Task material »
____________________

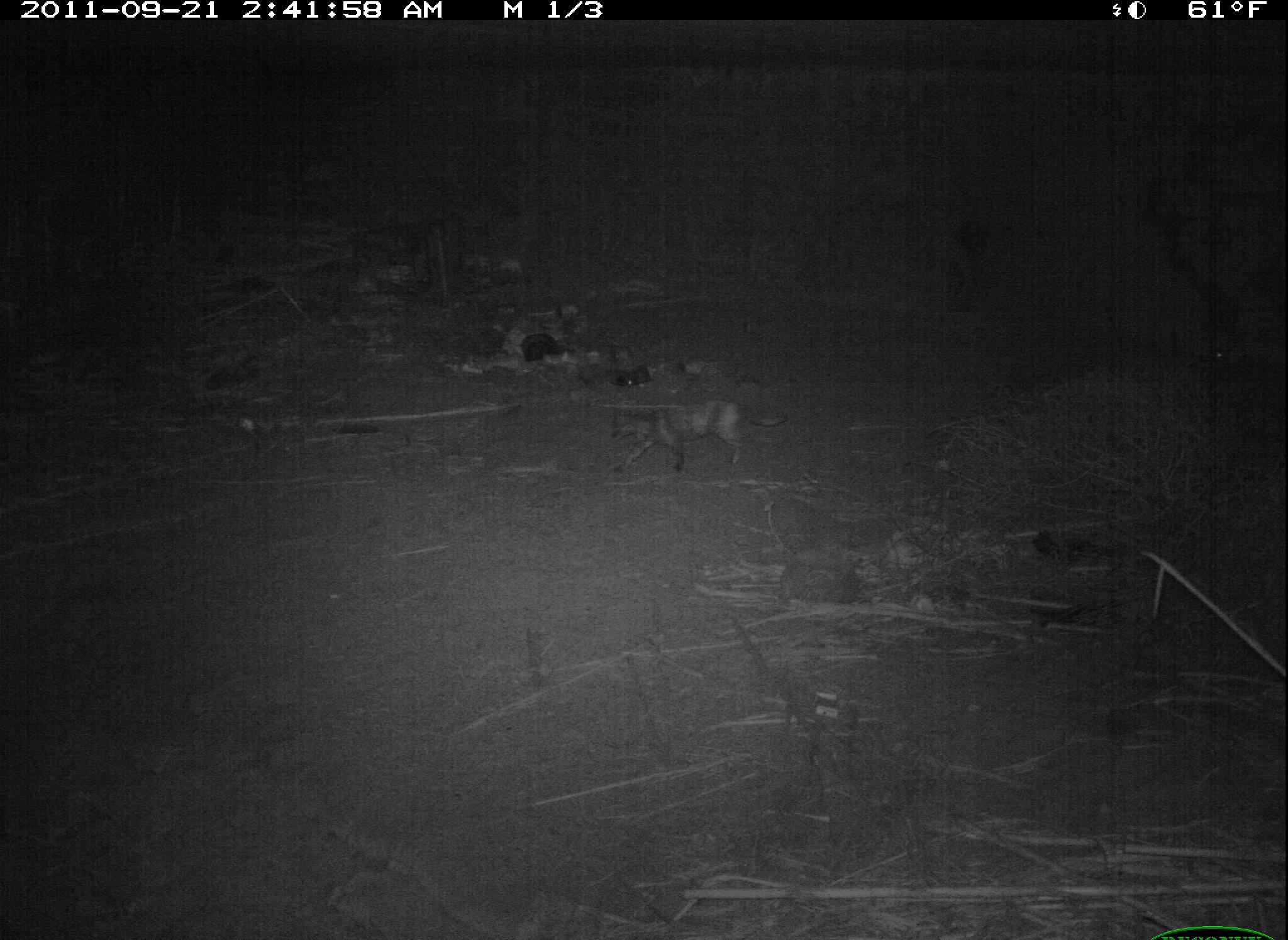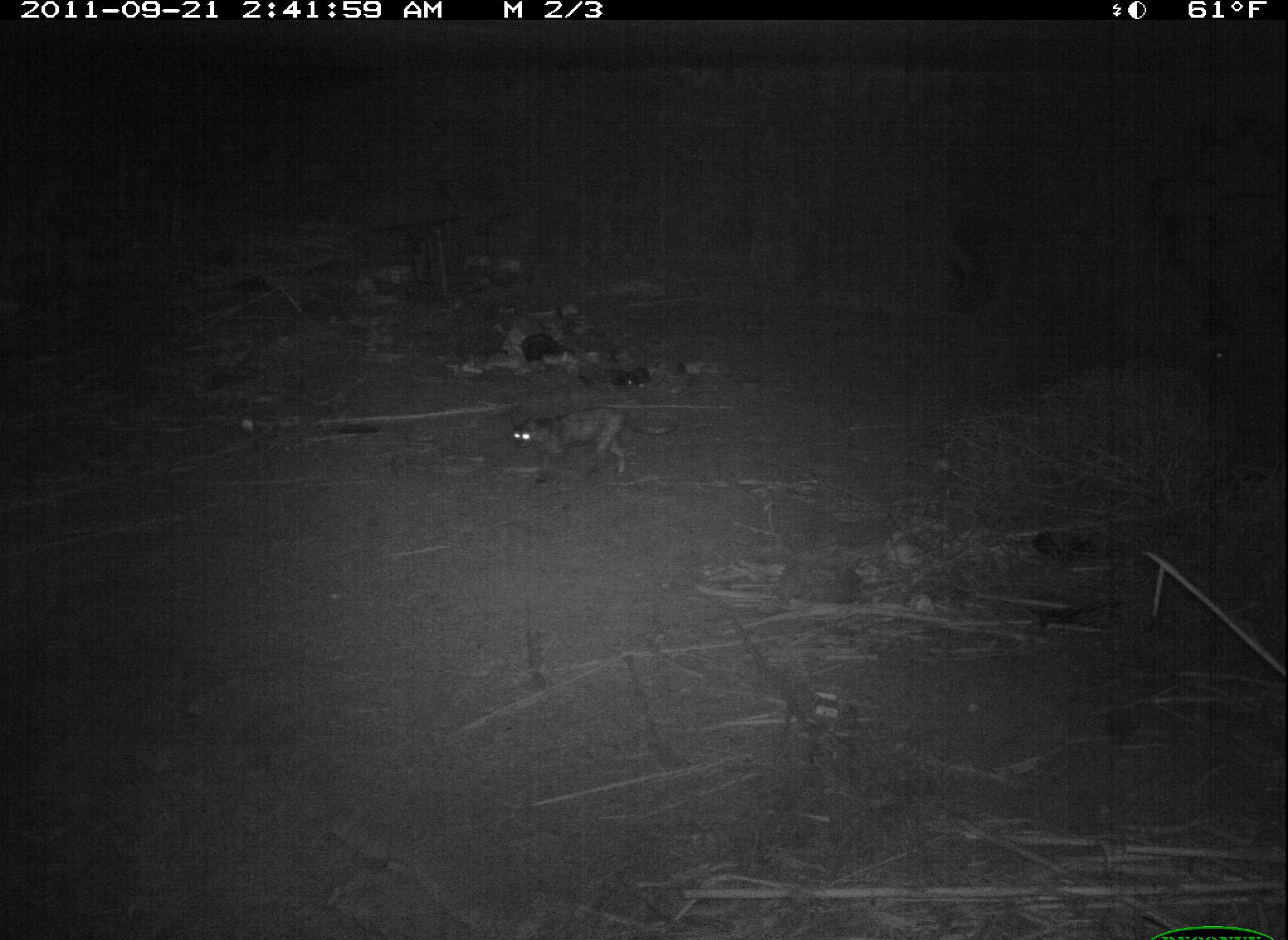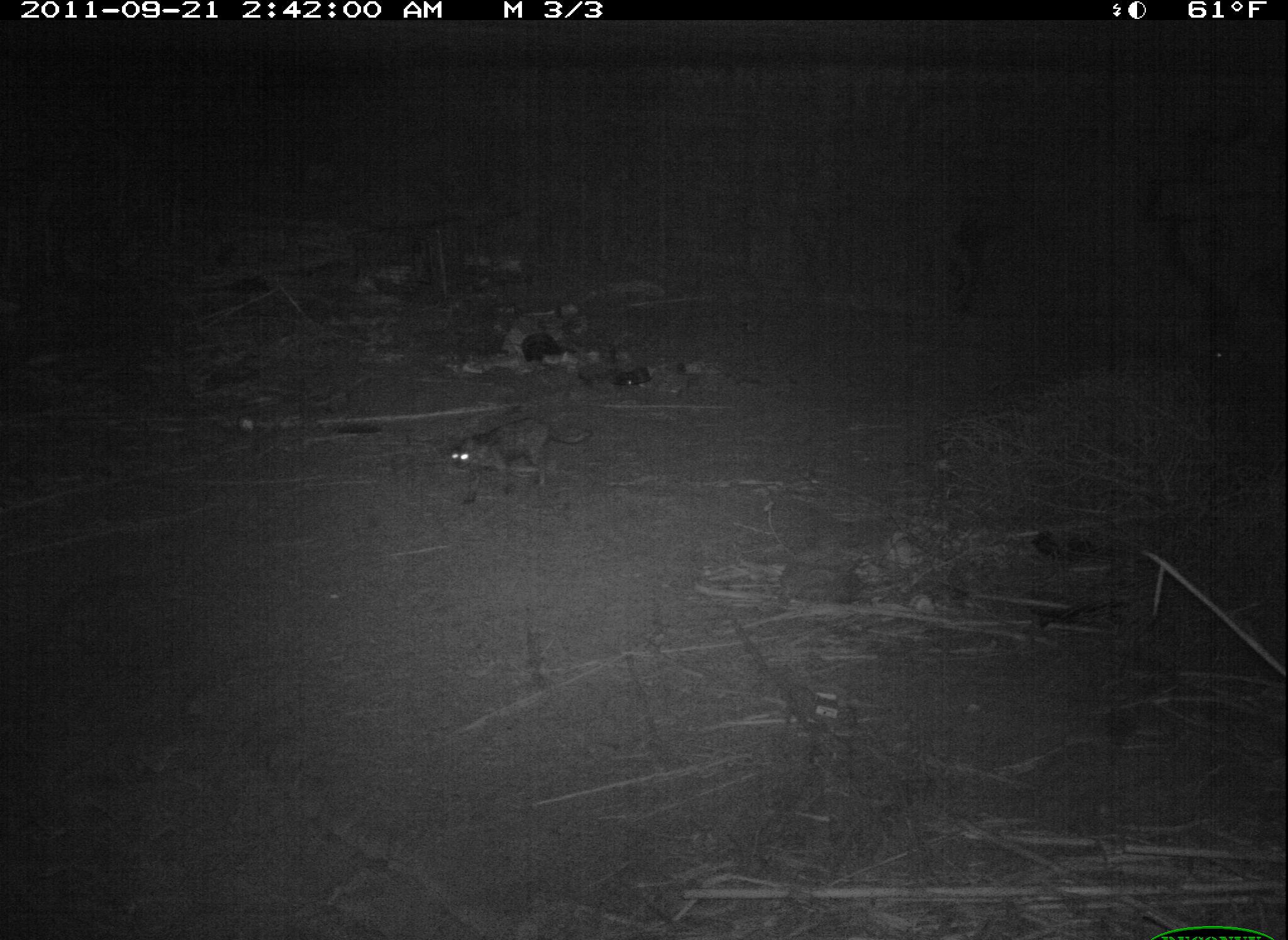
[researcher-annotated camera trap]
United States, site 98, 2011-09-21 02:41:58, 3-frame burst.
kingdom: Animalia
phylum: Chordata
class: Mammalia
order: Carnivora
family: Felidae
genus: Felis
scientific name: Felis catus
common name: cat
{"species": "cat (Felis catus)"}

____________________

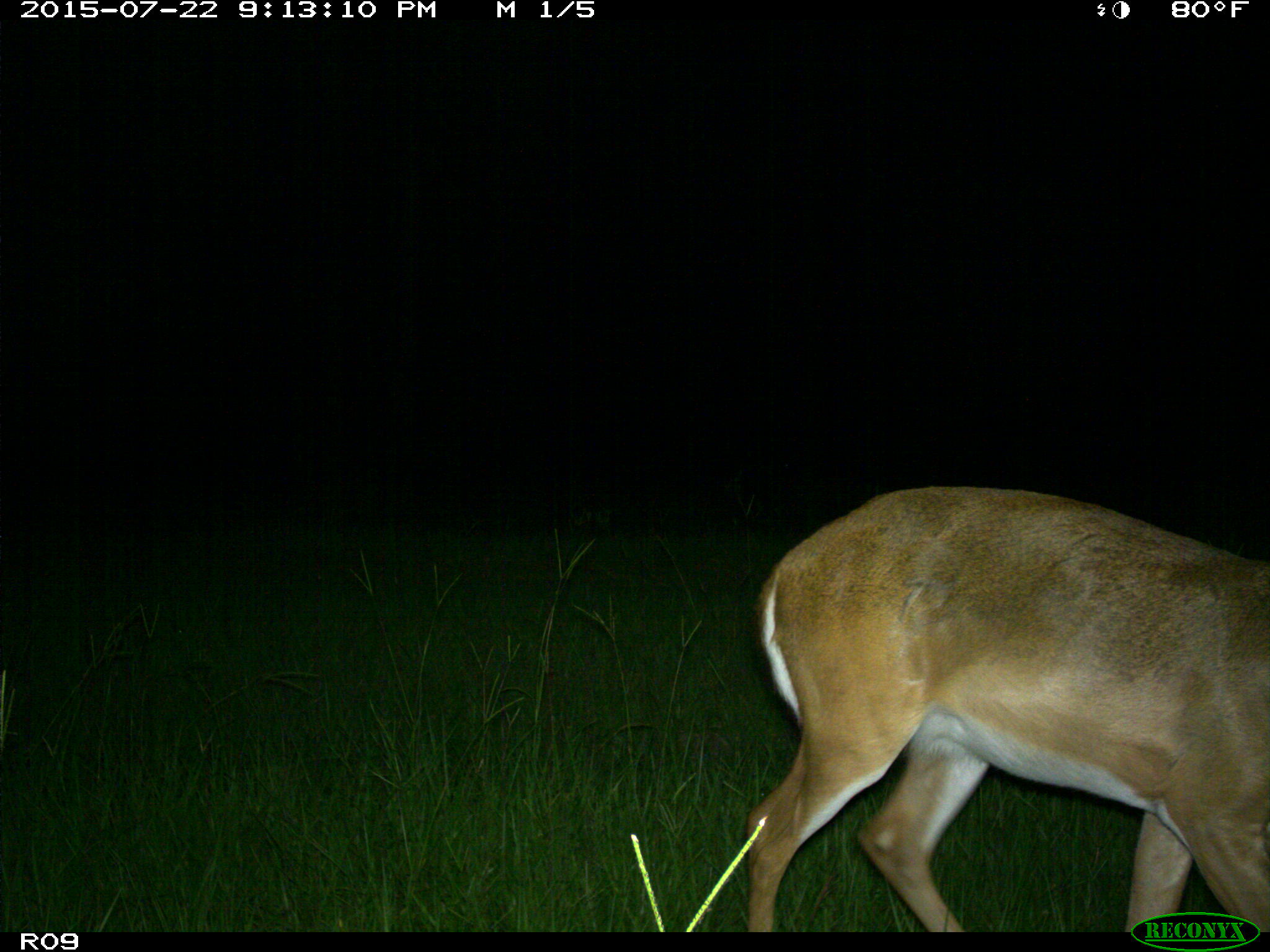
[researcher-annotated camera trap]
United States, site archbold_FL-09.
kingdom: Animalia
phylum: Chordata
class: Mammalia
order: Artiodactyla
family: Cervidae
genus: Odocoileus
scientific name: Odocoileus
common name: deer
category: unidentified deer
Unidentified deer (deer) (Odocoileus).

____________________

For each line in the material above that contains the string "States", make a copy.

Written reply »
United States, site 98, 2011-09-21 02:41:58, 3-frame burst.
United States, site archbold_FL-09.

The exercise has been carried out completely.